Don’t look now, but the smartphone might end up being more friend than foe to the retail industry. According to a new study from xAd and Telmetrics, mobile now accounts for one third of all retail activity online with 98 million shoppers using a smartphone as their retail experience. And the vast majority of those mobile shoppers end up making purchases in-store – not on Amazon.
The findings of the study, which was conducted by Nielsen, contradict the anecdotal “showrooming” trend (in which consumers research on a mobile device then buy online or in another store) that has led some retailers to match prices found online and others to cut access to wi-fi in the store. The study found that 77% of smartphone users who make a purchase after looking up retail-related information on their device buy in-store — compared to only 20% who do so online.
“People are using the smartphone in the store as a compliment to what they’re doing,” says Bill Dinan, president of Telmetrics, the call tracking company that co-sponsored the survey. “When you start to view the smartphone as a complement to the purchase cycle, and as retailers understand that, that number will only increase.”
The mistake, says Dinan, is to think of the smartphone as a “last mile” device, only used to compare product or prices in-store.
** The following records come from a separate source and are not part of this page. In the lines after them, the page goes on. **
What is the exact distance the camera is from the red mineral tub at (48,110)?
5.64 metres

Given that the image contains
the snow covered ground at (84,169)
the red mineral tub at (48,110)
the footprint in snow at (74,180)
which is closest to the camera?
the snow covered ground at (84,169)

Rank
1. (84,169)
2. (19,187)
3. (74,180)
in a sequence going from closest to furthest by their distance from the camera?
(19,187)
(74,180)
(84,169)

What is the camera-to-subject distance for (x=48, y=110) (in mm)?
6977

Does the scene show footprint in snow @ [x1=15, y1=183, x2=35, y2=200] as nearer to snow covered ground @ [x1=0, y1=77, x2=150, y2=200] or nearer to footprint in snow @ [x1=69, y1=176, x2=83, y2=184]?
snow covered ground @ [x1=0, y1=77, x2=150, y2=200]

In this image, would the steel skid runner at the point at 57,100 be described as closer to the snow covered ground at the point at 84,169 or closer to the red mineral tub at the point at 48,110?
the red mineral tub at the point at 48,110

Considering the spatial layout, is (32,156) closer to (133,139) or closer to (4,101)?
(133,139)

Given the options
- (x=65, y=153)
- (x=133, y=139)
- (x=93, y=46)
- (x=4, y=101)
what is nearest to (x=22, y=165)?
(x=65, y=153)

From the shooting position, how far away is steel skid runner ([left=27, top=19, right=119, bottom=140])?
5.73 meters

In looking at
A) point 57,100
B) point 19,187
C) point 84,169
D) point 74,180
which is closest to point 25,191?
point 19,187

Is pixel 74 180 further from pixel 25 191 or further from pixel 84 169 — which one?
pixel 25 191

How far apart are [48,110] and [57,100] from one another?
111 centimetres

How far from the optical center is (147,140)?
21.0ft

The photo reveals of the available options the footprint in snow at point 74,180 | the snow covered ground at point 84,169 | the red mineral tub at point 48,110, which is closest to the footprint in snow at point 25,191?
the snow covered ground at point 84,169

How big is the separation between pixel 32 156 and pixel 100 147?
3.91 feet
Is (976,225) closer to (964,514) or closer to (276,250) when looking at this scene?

The report found that half (54%) of all retail-related activity on smartphones occurs at the beginning of the purchase cycle, well before the consumer walks into the store. That’s compared to 11% of shoppers who said they use their device at the end of their research process.
Nonetheless, those mobile consumers end up purchasing at an astounding rate. The report found that 56% of all mobile retail users went on to make a purchase. That’s in-line with a recent Google survey, which found that more than half of all mobile searches result in a phone call, store visit, or purchase.
Underlining findings in other reports, the study also found that location matters for mobile users. One quarter of users said they considered the proximity of the retail business was the most important factor when looking for information on a mobile device. And 57% of respondents said they expected locations to be within five miles of their location.
The bottom line is that mobile usage continues to evolve as the hardware and software improves. Certain tentpoles of mobile behavior like immediacy and proximity remain constant, but others like showrooming vary based on the applications and services available in the market.
Steven Jacobs is Street Fight’s deputy editor.